An old trick to make this easier to manage with a Makefile is to make the script transform its data into the body of the initializer and write it to a file without the surrounding variable declaration or even the curly braces. If data.txt is transformed to data.inc, then it is used like so:
char data_txt[] = {
#include "data.inc"
};
Update
On many platforms, it is possible to append arbitrary data to the executable file itself. The trick then is to find it at run time. On platforms where this is possible, there will be file header information for the executable that indicates the length of the executable image. That can be used to compute an offset to use with fseek() after you have opened the executable file for reading. That is harder to do in a portable way, since it may not even be possible to learn the actual file name of your executable image at run time in a portable way. (Hint, argv[0] is not required to point to the actual program.)
If you cannot avoid the call to fopen(), then you can still use this trick to keep a copy of the content of data.txt, and put it back in a file at run time. You could even be clever and only write the file if it is missing....
If you can drop the call to fopen() but still need a FILE * pointing at the data, then this is likely possible if you are willing to play fast and loose with your C runtime library's implementation of stdio. In the GNU version of libc, functions like sprintf() and sscanf() are actually implemented by creating a "real enough" FILE * that can be passed to a common implementation (vfprintf() and vfscanf(), IIRC). That faked FILE is marked as buffered, and points its buffer to the users's buffer. Some magic is used to make sure the rest of stdio doesn't do anything stupid.

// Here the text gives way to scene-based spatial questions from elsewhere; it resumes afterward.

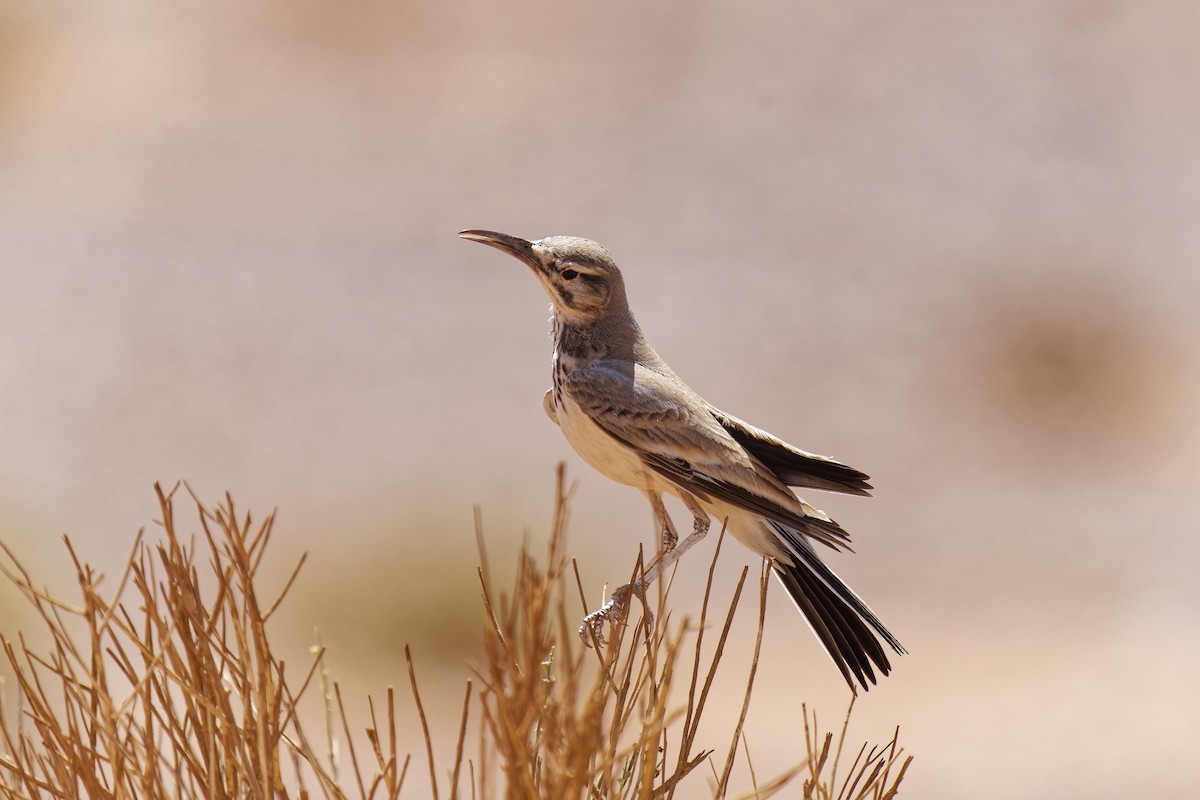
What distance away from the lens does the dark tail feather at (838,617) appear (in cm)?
389

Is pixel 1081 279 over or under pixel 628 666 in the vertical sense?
over

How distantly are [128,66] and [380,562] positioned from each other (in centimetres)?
1160

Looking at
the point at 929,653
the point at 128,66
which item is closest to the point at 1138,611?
the point at 929,653

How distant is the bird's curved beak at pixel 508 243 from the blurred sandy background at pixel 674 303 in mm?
8383

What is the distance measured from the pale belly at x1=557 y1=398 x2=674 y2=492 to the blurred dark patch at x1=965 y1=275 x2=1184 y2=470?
13.1 m

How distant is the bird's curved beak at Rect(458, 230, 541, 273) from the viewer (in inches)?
161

For any kind of file, base on RBerteig anwser you could do something simple as this with python:
This program will generate a text.txt.c file that can be compiled and linked to your code, to embed any text or binary file directly to your exe and read it directly from a variable:
import struct; # Needed to convert string to byte
f = open("text.txt","rb") # Open the file in read binary mode
s = "unsigned char text_txt_data[] = {"
b = f.read(1) # Read one byte from the stream
db = struct.unpack("b",b)[0] # Transform it to byte
h = hex(db) # Generate hexadecimal string
s = s + h; # Add it to the final code
b = f.read(1) # Read one byte from the stream
while b != "":
s = s + "," # Add a coma to separate the array
db = struct.unpack("b",b)[0] # Transform it to byte
h = hex(db) # Generate hexadecimal string
s = s + h; # Add it to the final code
b = f.read(1) # Read one byte from the stream
s = s + "};" # Close the bracktes
f.close() # Close the file
# Write the resultan code to a file that can be compiled
fw = open("text.txt.c","w");
fw.write(s);
fw.close();
Will generate something like
unsigned char text_txt_data[] = {0x52,0x61,0x6e,0x64,0x6f,0x6d,0x20,0x6e,0x75...
You can latter use your data in another c file using the variable with a code like this:
extern unsigned char text_txt_data[];
Right now I cant think of two ways to converting it to readable text. Using memory streams or converting it to a c-string.